Having a series about Klingons or Romulans would be far too niche to be viable. Sure, it could attract a few Trek fans, I could likely see myself enjoying such a series. But the only audience it could get are pre-existing, you would not draw any new fans to such a show and like it or not, Star Trek needs to draw in new blood into the fandom.

But ignoring that, Klingons and Romulans aren't exactly pleasant people to center a series around. Indeed, this was an issue the IKS Gorkon novel series had to contend with by finding workarounds. That series centered on a Klingon ship exploring space in search for worlds to conquer, which isn't exactly a nice thing for a story's protagonists to do, but it is what Klingons are noted for, so it can't be ignored. Star Wars tie-ins often face a similar issue when they do content centered on Darth Vader.
I think that is a little bit of an extreme view to hold there.

It may not need to be "entirely" Alien, but perhaps it can still be Humans, under some sort of more unique circumstance than just having it be the Federation.
They kind of already tried that with DS9 and Voyager. DS9 set on an alien space station in a solar system outside the Federation, Voyager on a ship stranded on the opposite end of the galaxy with a Starfleet crew which has to work together with outlaws. Neither show proved to be as popular as TNG at the time they aired, so the studio forced Starfleet and the Federation to take on a much more prominent role in DS9 and forced Voyager to ignore the fact that half its crew were outlaws. Hell, it wasn't until the Picard series that they tried something where Starfleet only had a minimal role, and then by the third season we were back to being set on a Starfleet ship. Starfleet and the Federation are what people expect from Star Trek, the franchise is never going to wander far from them. Ever.
 
Having a series about Klingons or Romulans would be far too niche to be viable. Sure, it could attract a few Trek fans, I could likely see myself enjoying such a series. But the only audience it could get are pre-existing, you would not draw any new fans to such a show and like it or not, Star Trek needs to draw in new blood into the fandom.

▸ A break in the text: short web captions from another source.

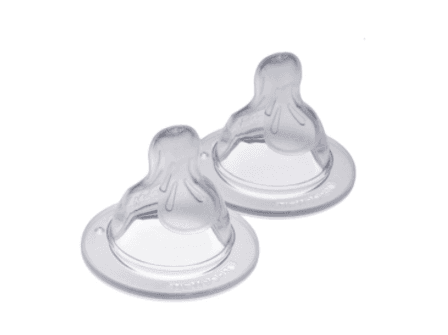 MAM Schnuller Größe M2, 2er-Pack, Silikon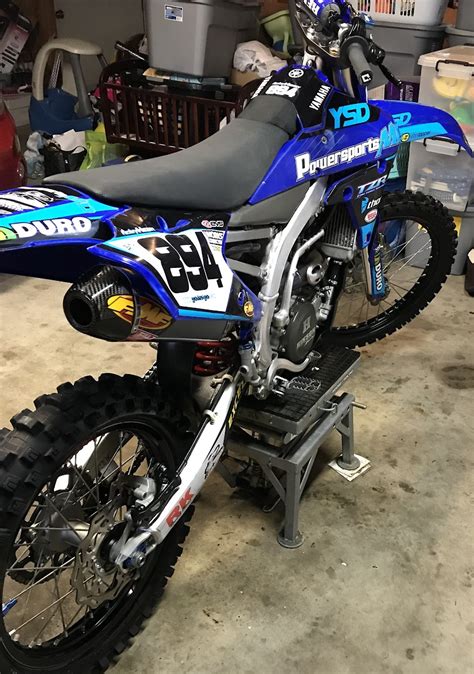 2015 Yz450 For Sale Bazaar Motocross Forums Message Boards Vital Mx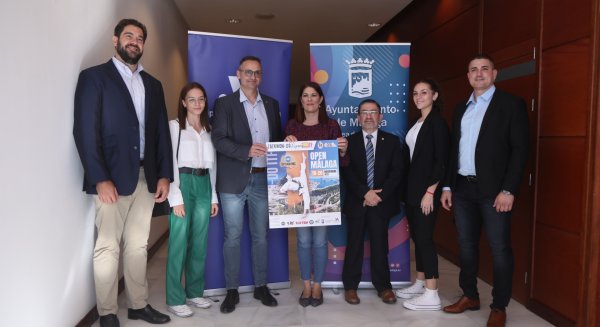 Málaga acoge el campeonato de Taekwon-do ITF en el III Open de este deporte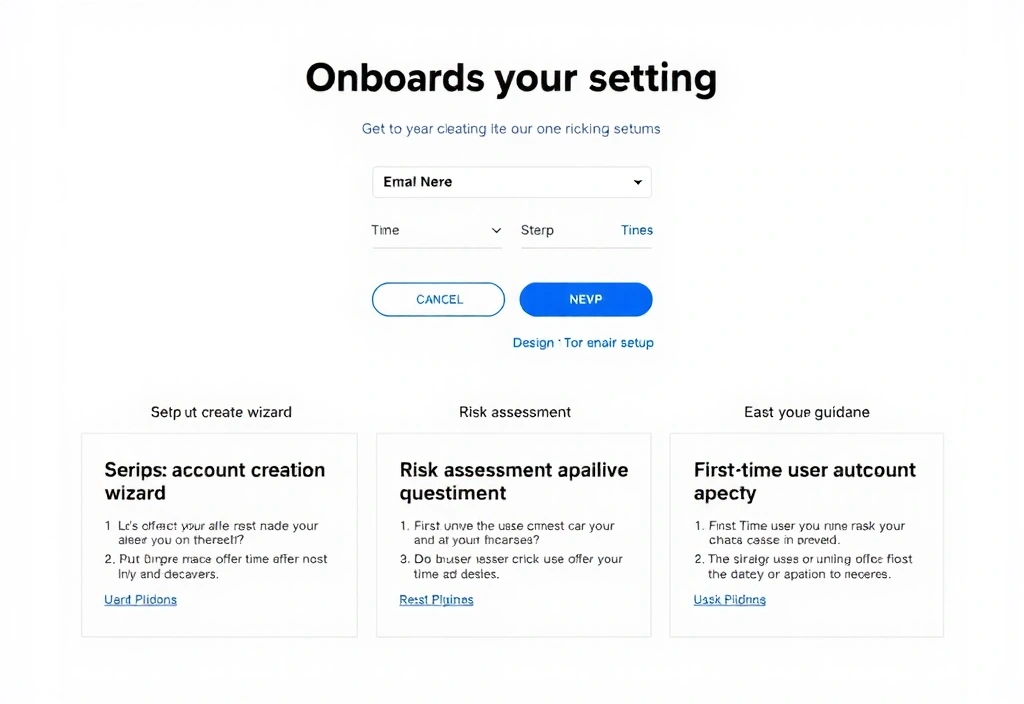 Getting Started Onboarding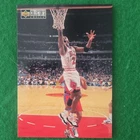 Upper Deck 1997 Michael Jordan Michael's Magic #388 Basketball Trading Card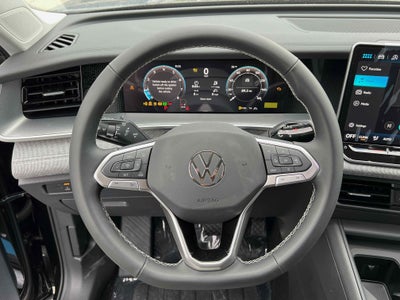2026 Volkswagen Tiguan S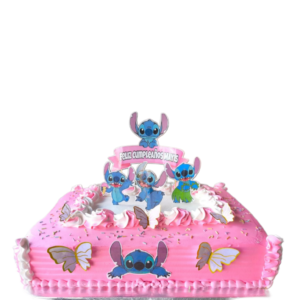 Pastel Vainilla 4 Kilo (Personalizado)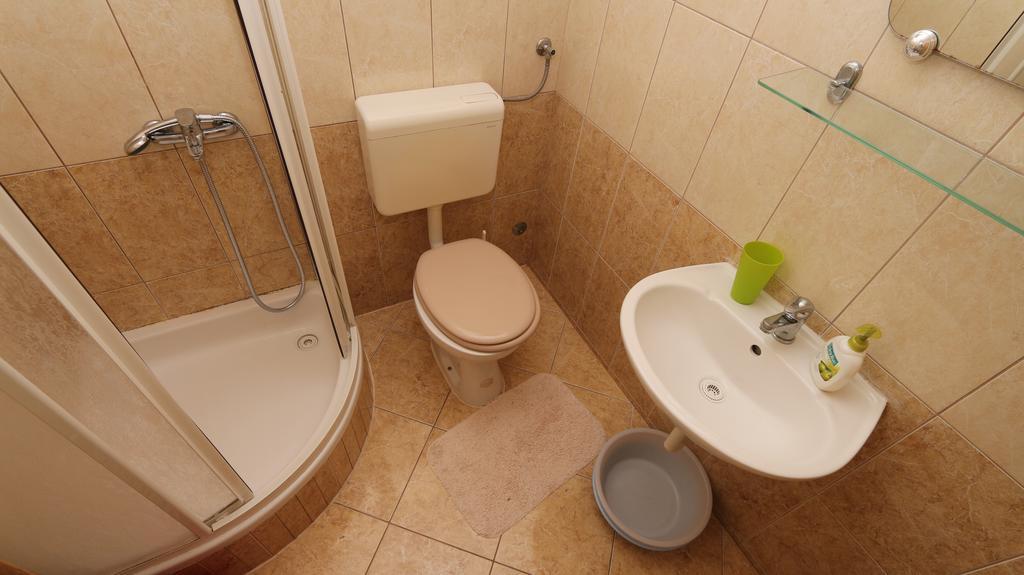 Apartments Antoneta ماكارسكا المظهر الخارجي الصورة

But ignoring that, Klingons and Romulans aren't exactly pleasant people to center a series around. Indeed, this was an issue the IKS Gorkon novel series had to contend with by finding workarounds. That series centered on a Klingon ship exploring space in search for worlds to conquer, which isn't exactly a nice thing for a story's protagonists to do, but it is what Klingons are noted for, so it can't be ignored. Star Wars tie-ins often face a similar issue when they do content centered on Darth Vader.

I can see the logic in what you are saying here.

They kind of already tried that with DS9 and Voyager. DS9 set on an alien space station in a solar system outside the Federation, Voyager on a ship stranded on the opposite end of the galaxy with a Starfleet crew which has to work together with outlaws. Neither show proved to be as popular as TNG at the time they aired, so the studio forced Starfleet and the Federation to take on a much more prominent role in DS9 and forced Voyager to ignore the fact that half its crew were outlaws. Hell, it wasn't until the Picard series that they tried something where Starfleet only had a minimal role, and then by the third season we were back to being set on a Starfleet ship. Starfleet and the Federation are what people expect from Star Trek, the franchise is never going to wander far from them. Ever.
This is where the issues start here, is that the narrative and in universe elements have to suffer because of the studio and audience has a certain viewpoint of what the show should be. Star Trek shouldn't be afraid to be bold, when it is afraid to be bold, we get watered down plots. My issue isn't the Federation, my issue is that the Federation comes off as too human-centric, in a sense?

When TNG rolled out, people didn't like it, but it found its footing and became one of the greatest Trek shows ever made.